The so-called Turkish model, in which the military provides the space for secular democracy to thrive, is built on the assumption that the decades of military tutelage in Turkey were beneficial. The army, the thinking goes, served as an important check on elected governments until Turkish democracy had matured to the point that it could run on its own. In fact, military rule in Turkey, particularly following the 1980 coup, did the opposite. For one, it brought the torture, imprisonment, and disappearance of thousands upon thousands of Turkish citizens. In addition, although the coup had enormous public support behind it — much like the recent one in Egypt — it did not lead to political utopia. No country can be democratic until there are no unelected bodies with power over elected officials. So long as the Turkish military had the ultimate veto, elected governments had to look over their shoulders, which, in turn, damaged state and civil society institutions. Kemalist judges relied on the army to further their interests, Turkish media became part and parcel of a climate of censorship, and state institutions remained immature.

Dataset extract →
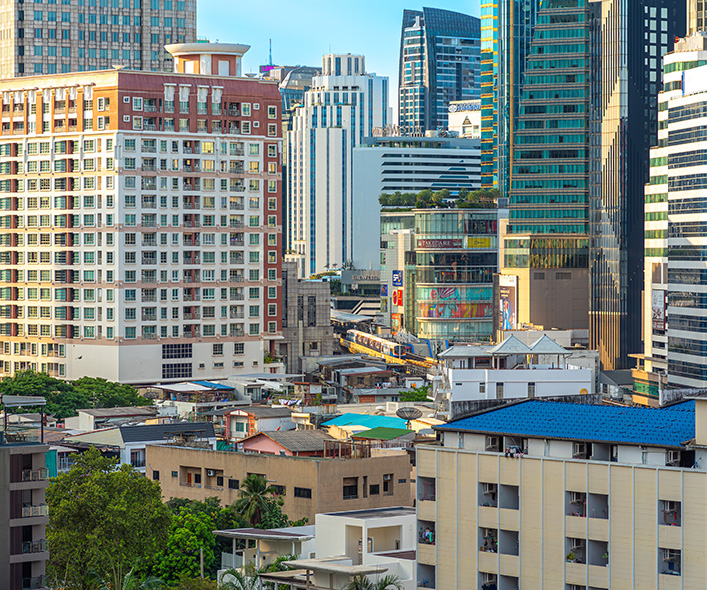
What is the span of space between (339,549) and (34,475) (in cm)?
1593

Short problem → Could you return the passage on the Turkish model and military rule in Turkey, word for word and in full?

Task result →
The so-called Turkish model, in which the military provides the space for secular democracy to thrive, is built on the assumption that the decades of military tutelage in Turkey were beneficial. The army, the thinking goes, served as an important check on elected governments until Turkish democracy had matured to the point that it could run on its own. In fact, military rule in Turkey, particularly following the 1980 coup, did the opposite. For one, it brought the torture, imprisonment, and disappearance of thousands upon thousands of Turkish citizens. In addition, although the coup had enormous public support behind it — much like the recent one in Egypt — it did not lead to political utopia. No country can be democratic until there are no unelected bodies with power over elected officials. So long as the Turkish military had the ultimate veto, elected governments had to look over their shoulders, which, in turn, damaged state and civil society institutions. Kemalist judges relied on the army to further their interests, Turkish media became part and parcel of a climate of censorship, and state institutions remained immature.